I'd just stick to finding the aspect ratio and adding some checks:
var width = image.width;
var height = image.height;
var ratio = width / height;
if (width > 120) {
width = 120;
height = 120 * ratio;
} else if (height > 80) {
height = 80;
width = 80 * ratio;
}
image.width = width + 'px';
image.height = height + 'px';
As you seem to be using PHP, ImageMagick can resize an image to fit inside of a predefined box. I only know how to do it via CLI, as I don't use PHP, but I bet the PHP code would be simple.
I was actually searching for an answer to a different query but came across yours.
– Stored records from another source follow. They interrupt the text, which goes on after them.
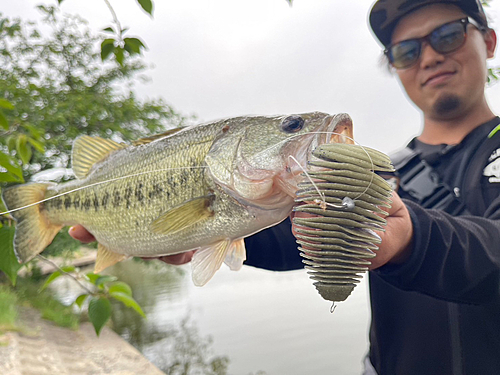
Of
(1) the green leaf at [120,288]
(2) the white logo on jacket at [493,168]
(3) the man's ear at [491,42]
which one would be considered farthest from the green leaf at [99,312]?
(3) the man's ear at [491,42]

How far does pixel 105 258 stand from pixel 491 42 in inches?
132

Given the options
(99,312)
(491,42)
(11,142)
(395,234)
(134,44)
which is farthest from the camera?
(491,42)

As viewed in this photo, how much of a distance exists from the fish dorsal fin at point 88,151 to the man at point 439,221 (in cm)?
31

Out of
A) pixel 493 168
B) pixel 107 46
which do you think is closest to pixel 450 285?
pixel 493 168

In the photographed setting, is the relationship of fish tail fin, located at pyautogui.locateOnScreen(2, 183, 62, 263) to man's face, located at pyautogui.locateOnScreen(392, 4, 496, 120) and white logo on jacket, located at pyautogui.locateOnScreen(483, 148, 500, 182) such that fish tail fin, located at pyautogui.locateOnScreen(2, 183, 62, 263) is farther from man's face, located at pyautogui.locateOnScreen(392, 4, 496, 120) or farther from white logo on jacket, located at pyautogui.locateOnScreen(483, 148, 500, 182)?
man's face, located at pyautogui.locateOnScreen(392, 4, 496, 120)

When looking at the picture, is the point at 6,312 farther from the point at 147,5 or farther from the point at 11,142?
the point at 147,5

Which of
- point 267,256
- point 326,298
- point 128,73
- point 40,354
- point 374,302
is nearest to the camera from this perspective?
point 326,298

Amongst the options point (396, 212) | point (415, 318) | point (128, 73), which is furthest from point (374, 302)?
point (128, 73)

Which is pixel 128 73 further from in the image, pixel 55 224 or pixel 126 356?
pixel 55 224

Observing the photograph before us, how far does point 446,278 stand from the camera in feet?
4.50

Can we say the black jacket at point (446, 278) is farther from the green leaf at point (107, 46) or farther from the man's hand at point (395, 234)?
the green leaf at point (107, 46)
I use this to resize images which I am finding is very handy in a number of my scripts, but what I would suggest is that you resize the image to a little bigger than the longest side of the container and then use css to center the image both horizontally and vertically and set the container with overflow:hidden;
You lose a small bit of the image around the edges but at least they are all inserted without any stretching or squashing.
Hope that helps you or anyone else trying something similar.